Provided text:
— Begin —

# compilation pic of us



## Radioaktiv (Feb 12, 2004)

got bored at work
im still adding more pics as i get em
thought id share
(all pics taken from NF and SR20 forums and are property of thier respective owners)


----------



## 1slowZ (Jul 8, 2004)

nice colage..........(sp)?


----------



## Wufaded (Oct 15, 2003)

Aww I didn't make your collage.....you already have a couple of white B14's, I didnt want to be part of your stupid collage anyway.....

JK, looks good. What about cutting the cars out of the rectangular pics? Maybe next time you are bored?


----------



## myoung (Apr 15, 2002)

you have wayyy too much free time...lol


----------



## pete? (Jul 6, 2004)

— End —

Given task: Render this sentence from the forum thread above in Spanish: "What about cutting the cars out of the rectangular pics?"

Extracted information:

— Begin —

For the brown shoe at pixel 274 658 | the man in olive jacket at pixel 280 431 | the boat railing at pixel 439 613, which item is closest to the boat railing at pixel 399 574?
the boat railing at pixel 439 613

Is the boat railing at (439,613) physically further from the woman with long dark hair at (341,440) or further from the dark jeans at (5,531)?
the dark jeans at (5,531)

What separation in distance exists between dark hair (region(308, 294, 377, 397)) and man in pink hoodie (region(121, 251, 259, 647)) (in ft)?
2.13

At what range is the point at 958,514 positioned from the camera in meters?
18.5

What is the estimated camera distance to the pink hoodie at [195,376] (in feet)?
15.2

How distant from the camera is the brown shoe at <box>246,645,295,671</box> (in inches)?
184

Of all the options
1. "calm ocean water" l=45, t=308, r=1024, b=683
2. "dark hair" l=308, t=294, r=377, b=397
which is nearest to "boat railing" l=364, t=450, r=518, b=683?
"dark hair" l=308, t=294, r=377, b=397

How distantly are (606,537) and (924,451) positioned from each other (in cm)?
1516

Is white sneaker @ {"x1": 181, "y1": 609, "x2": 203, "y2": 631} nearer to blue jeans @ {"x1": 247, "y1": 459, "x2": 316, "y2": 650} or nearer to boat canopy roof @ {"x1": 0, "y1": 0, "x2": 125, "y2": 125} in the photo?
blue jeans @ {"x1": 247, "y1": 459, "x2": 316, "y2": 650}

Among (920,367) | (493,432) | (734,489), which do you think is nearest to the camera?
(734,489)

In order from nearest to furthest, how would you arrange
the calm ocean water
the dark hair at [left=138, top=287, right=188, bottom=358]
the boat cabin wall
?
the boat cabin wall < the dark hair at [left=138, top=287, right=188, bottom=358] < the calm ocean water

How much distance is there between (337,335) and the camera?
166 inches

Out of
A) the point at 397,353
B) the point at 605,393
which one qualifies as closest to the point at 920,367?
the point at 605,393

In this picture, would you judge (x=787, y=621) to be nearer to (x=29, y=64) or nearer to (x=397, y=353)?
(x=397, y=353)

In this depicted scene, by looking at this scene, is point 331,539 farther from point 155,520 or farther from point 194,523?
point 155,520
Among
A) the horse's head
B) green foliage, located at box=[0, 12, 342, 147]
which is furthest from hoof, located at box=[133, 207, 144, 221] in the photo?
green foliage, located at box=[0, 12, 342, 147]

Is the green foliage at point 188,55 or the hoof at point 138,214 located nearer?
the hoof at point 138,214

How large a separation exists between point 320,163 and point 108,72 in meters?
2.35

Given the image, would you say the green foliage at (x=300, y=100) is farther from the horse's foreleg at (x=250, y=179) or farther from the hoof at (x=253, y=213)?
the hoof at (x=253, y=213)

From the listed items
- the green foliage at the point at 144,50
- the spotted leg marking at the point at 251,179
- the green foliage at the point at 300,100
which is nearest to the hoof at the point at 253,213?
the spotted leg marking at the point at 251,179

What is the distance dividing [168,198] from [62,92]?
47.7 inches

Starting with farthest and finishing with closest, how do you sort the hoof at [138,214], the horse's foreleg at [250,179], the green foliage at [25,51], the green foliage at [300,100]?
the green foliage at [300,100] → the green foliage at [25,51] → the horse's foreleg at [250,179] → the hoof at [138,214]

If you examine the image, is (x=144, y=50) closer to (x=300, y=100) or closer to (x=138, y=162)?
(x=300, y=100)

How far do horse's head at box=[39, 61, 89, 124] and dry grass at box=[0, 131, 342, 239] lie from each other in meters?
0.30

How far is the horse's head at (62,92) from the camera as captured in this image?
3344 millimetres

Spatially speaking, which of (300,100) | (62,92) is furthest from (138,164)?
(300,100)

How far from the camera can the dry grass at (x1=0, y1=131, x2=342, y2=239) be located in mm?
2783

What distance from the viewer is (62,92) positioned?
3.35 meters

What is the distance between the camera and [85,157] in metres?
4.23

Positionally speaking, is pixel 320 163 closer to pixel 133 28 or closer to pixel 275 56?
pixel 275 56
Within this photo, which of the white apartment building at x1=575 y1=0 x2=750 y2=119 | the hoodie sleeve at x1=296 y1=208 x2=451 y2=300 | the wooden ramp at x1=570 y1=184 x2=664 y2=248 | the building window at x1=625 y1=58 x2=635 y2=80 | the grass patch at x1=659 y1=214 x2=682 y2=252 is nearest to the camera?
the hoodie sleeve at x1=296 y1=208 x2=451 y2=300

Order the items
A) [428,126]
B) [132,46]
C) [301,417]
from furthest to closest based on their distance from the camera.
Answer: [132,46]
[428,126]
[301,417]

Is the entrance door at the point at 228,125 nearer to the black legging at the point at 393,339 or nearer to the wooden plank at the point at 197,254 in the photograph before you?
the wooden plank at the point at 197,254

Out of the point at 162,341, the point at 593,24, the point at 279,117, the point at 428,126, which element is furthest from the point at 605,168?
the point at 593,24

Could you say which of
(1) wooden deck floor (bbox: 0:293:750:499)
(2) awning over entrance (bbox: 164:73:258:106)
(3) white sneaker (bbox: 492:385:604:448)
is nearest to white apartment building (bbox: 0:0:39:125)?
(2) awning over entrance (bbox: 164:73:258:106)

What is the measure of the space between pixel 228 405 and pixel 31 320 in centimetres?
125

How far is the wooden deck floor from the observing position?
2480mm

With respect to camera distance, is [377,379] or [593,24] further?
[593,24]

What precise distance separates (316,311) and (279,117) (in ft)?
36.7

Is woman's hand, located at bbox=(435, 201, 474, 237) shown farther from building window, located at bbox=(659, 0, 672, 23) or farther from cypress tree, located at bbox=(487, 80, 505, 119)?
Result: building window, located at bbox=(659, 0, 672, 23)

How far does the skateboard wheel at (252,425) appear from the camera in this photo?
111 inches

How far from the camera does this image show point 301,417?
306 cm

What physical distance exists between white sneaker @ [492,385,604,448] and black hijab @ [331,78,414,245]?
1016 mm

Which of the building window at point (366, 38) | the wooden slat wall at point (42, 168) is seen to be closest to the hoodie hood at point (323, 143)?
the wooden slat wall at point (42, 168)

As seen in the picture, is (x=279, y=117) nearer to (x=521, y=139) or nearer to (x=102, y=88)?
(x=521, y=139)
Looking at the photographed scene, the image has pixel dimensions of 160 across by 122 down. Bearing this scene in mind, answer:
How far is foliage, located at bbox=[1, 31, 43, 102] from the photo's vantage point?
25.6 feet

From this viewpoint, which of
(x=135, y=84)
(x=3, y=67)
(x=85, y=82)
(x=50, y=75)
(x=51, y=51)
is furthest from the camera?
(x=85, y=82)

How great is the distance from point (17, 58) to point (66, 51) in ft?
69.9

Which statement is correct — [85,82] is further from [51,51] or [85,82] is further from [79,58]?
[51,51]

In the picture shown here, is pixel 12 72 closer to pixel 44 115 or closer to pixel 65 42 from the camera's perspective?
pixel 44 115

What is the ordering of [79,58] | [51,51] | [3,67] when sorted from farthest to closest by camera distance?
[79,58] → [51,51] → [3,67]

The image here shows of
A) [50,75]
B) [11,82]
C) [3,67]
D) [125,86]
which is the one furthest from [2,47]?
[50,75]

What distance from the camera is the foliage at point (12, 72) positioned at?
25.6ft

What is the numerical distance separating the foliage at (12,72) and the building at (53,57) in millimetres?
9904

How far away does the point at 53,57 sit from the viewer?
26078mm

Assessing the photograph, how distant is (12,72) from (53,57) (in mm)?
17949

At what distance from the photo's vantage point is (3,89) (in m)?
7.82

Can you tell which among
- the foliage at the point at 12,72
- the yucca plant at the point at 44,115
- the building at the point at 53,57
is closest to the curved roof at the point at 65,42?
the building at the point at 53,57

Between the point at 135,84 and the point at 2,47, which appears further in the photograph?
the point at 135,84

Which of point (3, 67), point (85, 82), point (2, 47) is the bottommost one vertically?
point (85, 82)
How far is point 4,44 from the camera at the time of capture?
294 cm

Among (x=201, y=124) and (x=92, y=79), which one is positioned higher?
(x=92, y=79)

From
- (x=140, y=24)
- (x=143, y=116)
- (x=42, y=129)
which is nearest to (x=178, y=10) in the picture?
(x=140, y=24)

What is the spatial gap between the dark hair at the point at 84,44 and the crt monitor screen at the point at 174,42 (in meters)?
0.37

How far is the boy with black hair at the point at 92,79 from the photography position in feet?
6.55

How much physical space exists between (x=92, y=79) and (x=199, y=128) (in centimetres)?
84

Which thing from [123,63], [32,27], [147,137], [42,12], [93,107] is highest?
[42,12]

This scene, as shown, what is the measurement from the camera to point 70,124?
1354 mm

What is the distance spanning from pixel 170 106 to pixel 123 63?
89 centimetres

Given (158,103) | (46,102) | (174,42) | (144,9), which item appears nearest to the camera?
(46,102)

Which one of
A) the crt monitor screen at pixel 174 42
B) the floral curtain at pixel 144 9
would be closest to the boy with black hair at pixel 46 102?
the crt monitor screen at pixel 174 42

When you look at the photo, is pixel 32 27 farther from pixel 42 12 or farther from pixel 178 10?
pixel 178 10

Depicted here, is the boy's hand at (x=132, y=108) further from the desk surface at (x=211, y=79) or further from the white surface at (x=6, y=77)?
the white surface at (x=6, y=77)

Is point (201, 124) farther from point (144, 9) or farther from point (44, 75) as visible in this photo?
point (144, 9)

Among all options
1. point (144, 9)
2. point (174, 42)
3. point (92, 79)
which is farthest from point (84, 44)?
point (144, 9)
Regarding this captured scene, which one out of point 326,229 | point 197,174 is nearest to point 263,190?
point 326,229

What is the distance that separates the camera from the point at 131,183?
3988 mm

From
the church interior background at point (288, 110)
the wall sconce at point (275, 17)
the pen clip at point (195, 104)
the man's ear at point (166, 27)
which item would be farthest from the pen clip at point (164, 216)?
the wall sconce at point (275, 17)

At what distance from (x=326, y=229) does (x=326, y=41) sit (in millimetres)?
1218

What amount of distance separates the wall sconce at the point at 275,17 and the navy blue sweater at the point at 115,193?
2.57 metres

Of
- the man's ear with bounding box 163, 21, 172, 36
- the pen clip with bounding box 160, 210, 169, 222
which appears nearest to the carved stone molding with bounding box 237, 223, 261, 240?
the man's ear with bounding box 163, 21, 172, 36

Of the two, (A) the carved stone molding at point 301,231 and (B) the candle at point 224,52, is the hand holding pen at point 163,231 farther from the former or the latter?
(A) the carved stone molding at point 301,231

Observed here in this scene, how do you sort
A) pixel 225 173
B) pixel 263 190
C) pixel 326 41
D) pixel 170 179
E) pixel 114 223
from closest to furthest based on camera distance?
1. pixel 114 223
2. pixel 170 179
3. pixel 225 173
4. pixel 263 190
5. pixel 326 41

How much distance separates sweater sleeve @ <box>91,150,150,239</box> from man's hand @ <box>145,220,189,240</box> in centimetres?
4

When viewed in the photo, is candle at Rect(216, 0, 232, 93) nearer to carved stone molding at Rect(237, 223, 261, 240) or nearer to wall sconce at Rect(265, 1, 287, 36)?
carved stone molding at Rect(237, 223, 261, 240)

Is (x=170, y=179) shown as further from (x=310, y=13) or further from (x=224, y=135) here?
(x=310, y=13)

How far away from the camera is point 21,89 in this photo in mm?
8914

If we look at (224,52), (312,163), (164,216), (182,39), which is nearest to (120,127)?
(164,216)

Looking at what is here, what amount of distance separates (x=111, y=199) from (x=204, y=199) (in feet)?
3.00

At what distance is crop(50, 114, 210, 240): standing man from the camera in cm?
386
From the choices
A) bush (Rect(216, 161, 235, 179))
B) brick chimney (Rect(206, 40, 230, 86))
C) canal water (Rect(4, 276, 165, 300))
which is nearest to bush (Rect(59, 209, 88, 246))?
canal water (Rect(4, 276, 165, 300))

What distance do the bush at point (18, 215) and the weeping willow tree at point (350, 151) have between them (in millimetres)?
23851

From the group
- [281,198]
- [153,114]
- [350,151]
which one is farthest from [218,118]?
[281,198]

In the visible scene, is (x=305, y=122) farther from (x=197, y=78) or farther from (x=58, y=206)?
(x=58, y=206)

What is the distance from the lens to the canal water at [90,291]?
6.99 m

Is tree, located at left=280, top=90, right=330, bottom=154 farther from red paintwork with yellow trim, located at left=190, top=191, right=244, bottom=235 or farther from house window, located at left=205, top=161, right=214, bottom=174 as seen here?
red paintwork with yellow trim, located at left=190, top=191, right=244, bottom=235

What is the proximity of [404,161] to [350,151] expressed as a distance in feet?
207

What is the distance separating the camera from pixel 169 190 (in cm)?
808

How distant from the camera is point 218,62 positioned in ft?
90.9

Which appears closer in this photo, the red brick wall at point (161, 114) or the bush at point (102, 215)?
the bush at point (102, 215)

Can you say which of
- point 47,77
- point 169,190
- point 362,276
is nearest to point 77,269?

— End —

Exercise result: ¿Qué tal si recortas los autos de las fotos rectangulares?